Genetische Veränderungen in der Eiszeit haben uns kürzer und anfällig für Arthritis gemacht

Eine Studie zeigt, wie wir dank dieses Gens die Eiszeit überlebt haben.

Eine genetische Veränderung, die mit kürzerer Statur und erhöhtem Risiko für Arthritis einhergeht, könnte unseren Vorfahren geholfen haben, die Eiszeit zu überleben, wie eine Studie gezeigt hat. Die Ergebnisse zeigten, dass Mutationen im Gen namens GDF5 zu kürzeren Knochen führten, die zu einer kompakten Körperstruktur führten, während das Risiko eines Knochenbruchs durch das Fallen reduziert wurde. Daher hat es auch frühe Menschen begünstigt, Frostbeulen besser standzuhalten und ihnen geholfen, von Afrika in kältere nördliche Klimazonen zwischen 50.000 und 100.000 Jahren zu wandern. Diese Vorteile im Umgang mit kühlen Temperaturen und eisigen Oberflächen könnten die Gefahr der Osteoarthritis aufgewogen haben, die in der Regel nach einem guten Fortpflanzungsalter auftritt, so die Forscher. "Die Variante, die die Höhe verringert, verringert die Aktivität von GDF5 in den Wachstumsplatten des Knochens. Interessanterweise ist die Region, die diese Variante beherbergt, eng mit anderen Mutationen verbunden, die die GDF5-Aktivität in den Gelenken beeinflussen und das Risiko für Osteoarthritis im Knie und in der Hüfte erhöhen ", sagte Terence Capellini, Associate Professor an der Harvard University. Für die Studie, die in der Zeitschrift Nature veröffentlicht wurde, untersuchte das Team das Gen GDF5, das in den frühen 1990er Jahren mit dem Skelettwachstum in Verbindung gebracht wurde, um mehr darüber zu erfahren, wie die DNA-Sequenzen um GDF5 die Genexpression beeinflussen könnten.

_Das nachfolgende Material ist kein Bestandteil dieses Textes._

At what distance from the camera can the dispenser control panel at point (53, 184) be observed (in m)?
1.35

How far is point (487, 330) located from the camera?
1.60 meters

Sie identifizierten einen einzelnen Nukleotidwechsel, der bei Europäern und Asiaten weit verbreitet ist, bei Afrikanern jedoch selten vorkommt. Die Einführung dieser Nucleotidänderung in Labormäuse zeigte, dass es die Aktivität von GDF5 in den Wachstumsplatten der langen Knochen von fötalen Mäusen verringerte. "Die potenzielle medizinische Auswirkung des Befundes ist sehr interessant, weil so viele Menschen betroffen sind", sagte David Kingsley, Professor an der Stanford University. "Dies ist eine unglaublich verbreitete und alte Variante. Viele Menschen denken an Osteoarthritis als eine Art Verschleiß-Krankheit, aber es gibt auch hier eine genetische Komponente. Jetzt haben wir gezeigt, dass die positive evolutionäre Selektion zu einer der häufigsten Höhenvarianten und Arthritis-Risikofaktoren in menschlichen Populationen geführt hat ", sagte Kingsley. (Lesen Sie: 5 Faktoren, die Ihr Risiko für Arthritis in Zukunft erhöhen)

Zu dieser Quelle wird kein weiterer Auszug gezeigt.